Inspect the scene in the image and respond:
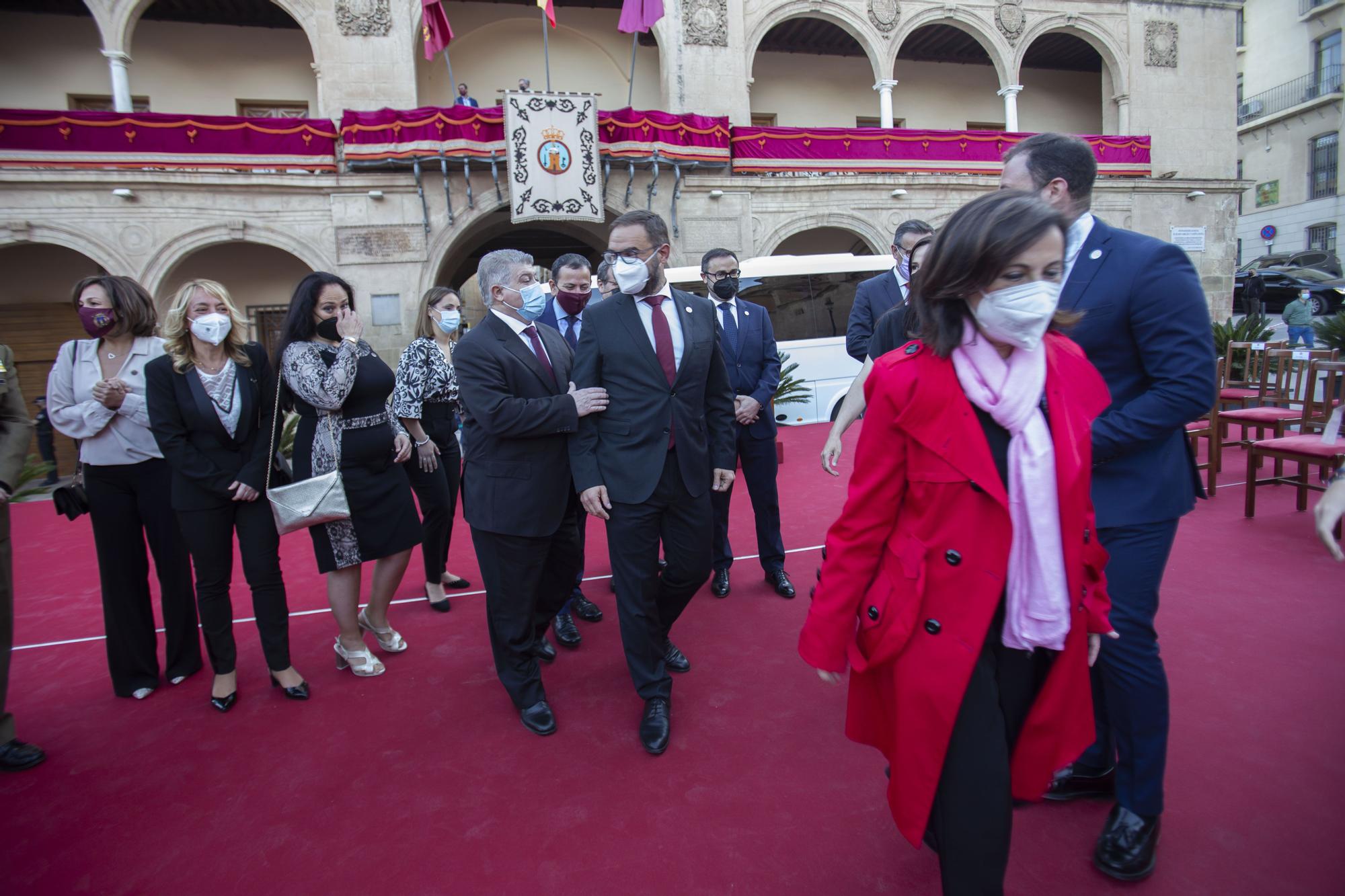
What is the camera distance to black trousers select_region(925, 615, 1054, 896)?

========

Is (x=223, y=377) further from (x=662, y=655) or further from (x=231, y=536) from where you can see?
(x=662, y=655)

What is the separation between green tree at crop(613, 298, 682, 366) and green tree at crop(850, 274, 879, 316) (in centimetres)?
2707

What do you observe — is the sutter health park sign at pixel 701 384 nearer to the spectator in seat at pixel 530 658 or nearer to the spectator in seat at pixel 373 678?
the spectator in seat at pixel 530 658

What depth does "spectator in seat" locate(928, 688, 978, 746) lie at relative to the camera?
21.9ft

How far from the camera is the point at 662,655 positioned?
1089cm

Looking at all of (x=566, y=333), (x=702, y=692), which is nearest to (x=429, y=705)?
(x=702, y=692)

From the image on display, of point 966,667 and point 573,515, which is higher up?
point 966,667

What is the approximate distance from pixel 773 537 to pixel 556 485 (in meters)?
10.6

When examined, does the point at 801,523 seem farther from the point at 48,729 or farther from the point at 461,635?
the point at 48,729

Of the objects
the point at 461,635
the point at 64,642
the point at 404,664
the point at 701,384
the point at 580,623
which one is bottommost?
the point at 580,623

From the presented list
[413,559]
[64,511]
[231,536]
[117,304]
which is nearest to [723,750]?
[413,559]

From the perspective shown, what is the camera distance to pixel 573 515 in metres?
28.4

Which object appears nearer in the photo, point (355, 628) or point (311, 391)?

========

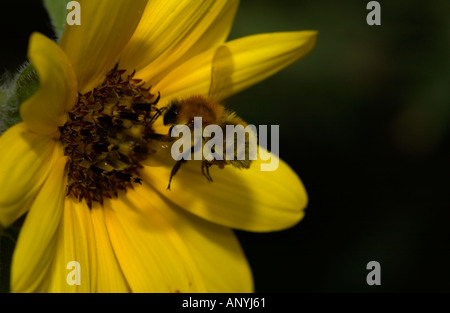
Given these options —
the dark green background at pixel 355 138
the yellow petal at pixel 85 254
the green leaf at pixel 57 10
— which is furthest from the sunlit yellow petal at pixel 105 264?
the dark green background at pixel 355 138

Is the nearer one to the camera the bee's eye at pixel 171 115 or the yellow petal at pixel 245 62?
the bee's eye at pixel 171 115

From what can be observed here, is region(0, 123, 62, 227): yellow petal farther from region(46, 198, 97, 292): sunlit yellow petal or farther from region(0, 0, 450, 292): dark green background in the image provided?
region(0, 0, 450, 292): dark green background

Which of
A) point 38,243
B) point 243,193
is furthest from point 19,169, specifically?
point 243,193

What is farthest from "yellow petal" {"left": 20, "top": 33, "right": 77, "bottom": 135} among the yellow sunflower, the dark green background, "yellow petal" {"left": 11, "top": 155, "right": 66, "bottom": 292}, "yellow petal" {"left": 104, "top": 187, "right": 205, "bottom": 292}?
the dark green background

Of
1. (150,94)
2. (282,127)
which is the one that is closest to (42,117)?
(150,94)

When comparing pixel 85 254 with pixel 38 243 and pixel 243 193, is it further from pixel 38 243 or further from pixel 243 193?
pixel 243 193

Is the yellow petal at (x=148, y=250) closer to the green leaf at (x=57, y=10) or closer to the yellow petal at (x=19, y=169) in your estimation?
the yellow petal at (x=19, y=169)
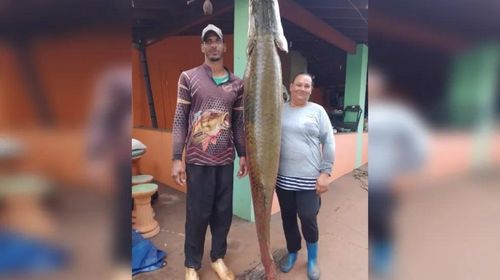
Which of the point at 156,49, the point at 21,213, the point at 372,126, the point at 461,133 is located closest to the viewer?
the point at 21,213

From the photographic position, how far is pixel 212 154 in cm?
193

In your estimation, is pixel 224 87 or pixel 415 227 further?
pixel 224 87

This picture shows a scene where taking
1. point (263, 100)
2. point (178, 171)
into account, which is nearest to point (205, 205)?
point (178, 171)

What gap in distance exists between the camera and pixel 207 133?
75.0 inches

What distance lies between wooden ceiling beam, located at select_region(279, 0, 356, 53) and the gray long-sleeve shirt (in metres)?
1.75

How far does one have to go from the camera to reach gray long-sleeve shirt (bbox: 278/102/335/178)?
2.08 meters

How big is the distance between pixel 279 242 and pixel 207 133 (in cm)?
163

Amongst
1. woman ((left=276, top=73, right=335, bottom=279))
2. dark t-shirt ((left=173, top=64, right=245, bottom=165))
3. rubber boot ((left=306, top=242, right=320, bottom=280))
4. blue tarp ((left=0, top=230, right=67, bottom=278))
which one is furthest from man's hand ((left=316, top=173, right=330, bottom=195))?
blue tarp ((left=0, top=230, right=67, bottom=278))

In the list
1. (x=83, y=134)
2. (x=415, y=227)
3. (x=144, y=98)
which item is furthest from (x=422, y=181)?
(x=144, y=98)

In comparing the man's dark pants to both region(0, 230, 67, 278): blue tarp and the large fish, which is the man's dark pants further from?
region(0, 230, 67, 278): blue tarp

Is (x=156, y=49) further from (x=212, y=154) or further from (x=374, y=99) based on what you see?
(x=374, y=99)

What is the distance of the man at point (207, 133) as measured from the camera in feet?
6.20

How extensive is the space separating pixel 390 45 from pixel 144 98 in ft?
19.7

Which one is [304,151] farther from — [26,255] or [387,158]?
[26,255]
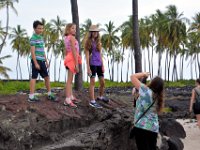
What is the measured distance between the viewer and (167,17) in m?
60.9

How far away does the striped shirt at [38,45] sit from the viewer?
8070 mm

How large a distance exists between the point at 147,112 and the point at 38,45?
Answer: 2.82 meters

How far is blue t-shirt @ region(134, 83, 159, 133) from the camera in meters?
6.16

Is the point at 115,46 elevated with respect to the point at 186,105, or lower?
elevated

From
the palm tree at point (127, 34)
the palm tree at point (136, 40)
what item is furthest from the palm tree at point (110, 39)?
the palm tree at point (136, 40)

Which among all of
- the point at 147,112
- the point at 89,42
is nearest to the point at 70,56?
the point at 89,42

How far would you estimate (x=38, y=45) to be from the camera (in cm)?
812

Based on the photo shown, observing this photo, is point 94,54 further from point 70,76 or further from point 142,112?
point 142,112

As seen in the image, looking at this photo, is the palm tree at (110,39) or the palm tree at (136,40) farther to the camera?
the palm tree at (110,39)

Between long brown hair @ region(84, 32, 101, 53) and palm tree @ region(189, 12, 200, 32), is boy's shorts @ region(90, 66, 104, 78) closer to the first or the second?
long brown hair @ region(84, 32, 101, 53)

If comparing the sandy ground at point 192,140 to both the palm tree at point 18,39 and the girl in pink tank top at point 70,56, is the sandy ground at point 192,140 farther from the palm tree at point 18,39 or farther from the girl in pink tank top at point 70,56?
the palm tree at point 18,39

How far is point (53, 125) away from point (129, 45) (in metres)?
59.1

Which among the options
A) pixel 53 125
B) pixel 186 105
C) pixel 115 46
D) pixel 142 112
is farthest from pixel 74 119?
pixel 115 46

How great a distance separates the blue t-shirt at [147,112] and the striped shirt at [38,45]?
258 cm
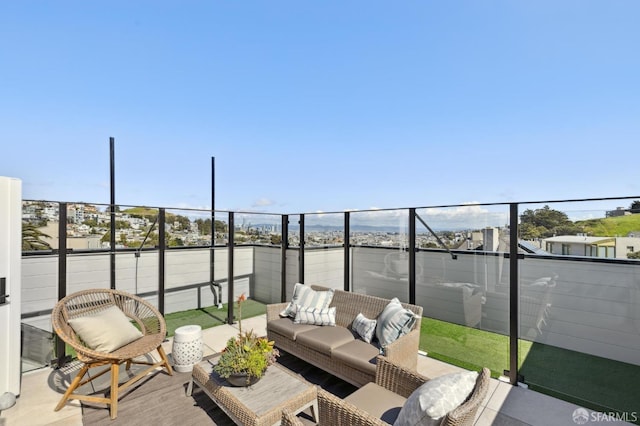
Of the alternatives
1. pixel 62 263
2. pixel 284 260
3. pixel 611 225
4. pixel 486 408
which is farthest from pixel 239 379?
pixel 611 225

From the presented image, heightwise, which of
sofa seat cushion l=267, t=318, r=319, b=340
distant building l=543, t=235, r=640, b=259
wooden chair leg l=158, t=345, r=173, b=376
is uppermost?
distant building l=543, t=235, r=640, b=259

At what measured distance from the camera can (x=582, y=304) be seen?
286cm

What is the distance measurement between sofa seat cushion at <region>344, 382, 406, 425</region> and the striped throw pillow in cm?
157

========

What you will do =>
Copy out the material between the lines holding "Which one is [304,151]" and "Answer: 2.82 meters", inclusive, in full. Multiply every coordinate and distance given as an answer by 0.7 and round each to as many decimals as it had, with halves rounded up; leave all other numbers unchanged and omit the picture.

Correct output =>
Which one is [304,151] farther from — [26,255] or [387,158]?
[18,179]
What is the measured distance between the viewer and (167,17) in m?
42.6

How far away does the striped shirt at [38,45] sit from the viewer?
5649 mm

How large a distance exists between the point at 147,112 and the point at 38,45?
Answer: 1.97 meters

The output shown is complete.